• EXERCISE:
Transcribe the passage on the Historical Text Archive word for word, starting at the words "shows a series" and stopping after the words "credibility.".
Start of SELECTED TEXT
However, the authority of the Historical Text Archive is compromised by its inclusion
of materials which, though presented as part of the site’s historical content (in
sections entitled “Other History Articles” and “Informative Articles”), in
fact serve to guide the user to commercially sponsored links. A review of these
materials, listed under headings including “Black Lights” and “Cell Phones”
shows a series of broadly informational discussions of these devices, framed by the
same attractive graphics that accompany the site’s primary sources and professional
historians' interpretations — but including, in most cases, several links to
commercial web sites selling the product in question. Many World Wide Web sites rely
upon advertising revenue in order to make materials freely available to the public.
Created by Donald F. Mabry, an historian and administrator at Mississippi State
University, the Historical Text Archive represents the work of a professional
historian, and it presents a significant amount of valuable historical materials. But
the Archive's presentation of purportedly informational materials that in fact serve
to introduce and direct its users to advertising sites badly undermines its
credibility.
Online historical materials thus run the gamut from the Library of Congress'
impeccably documented, well-organized “American Memory”
projects to TheHistoryNet's transparent attempts to market its paper publications.
End of SELECTED TEXT
Start of COLLECTED MATERIAL
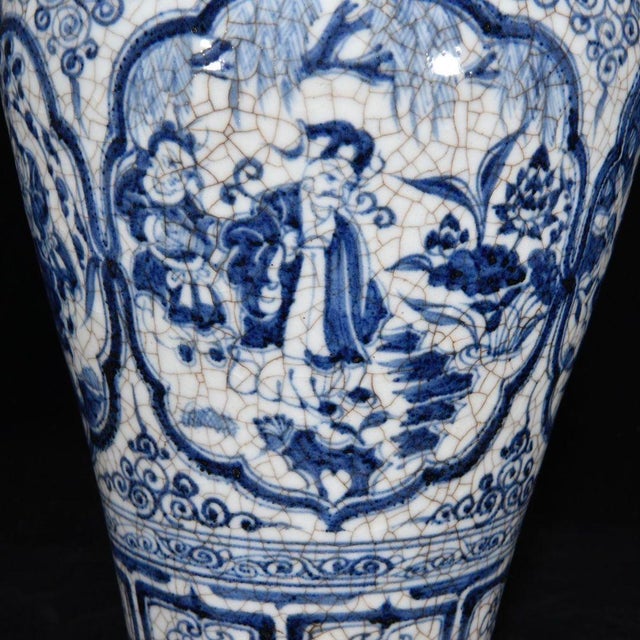 Vintage Blue and White Porcelain Meiping Vase With Figural Panels and Craquelure Glaze For Sale In Los Angeles - Image 6 of 8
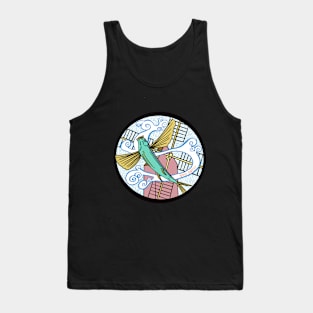 Art Nouveau Flying Fish and Windmill Tank Top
End of COLLECTED MATERIAL
• RESPONSE TO THIS EXERCISE:
shows a series of broadly informational discussions of these devices, framed by the
same attractive graphics that accompany the site’s primary sources and professional
historians' interpretations — but including, in most cases, several links to
commercial web sites selling the product in question. Many World Wide Web sites rely
upon advertising revenue in order to make materials freely available to the public.
Created by Donald F. Mabry, an historian and administrator at Mississippi State
University, the Historical Text Archive represents the work of a professional
historian, and it presents a significant amount of valuable historical materials. But
the Archive's presentation of purportedly informational materials that in fact serve
to introduce and direct its users to advertising sites badly undermines its
credibility.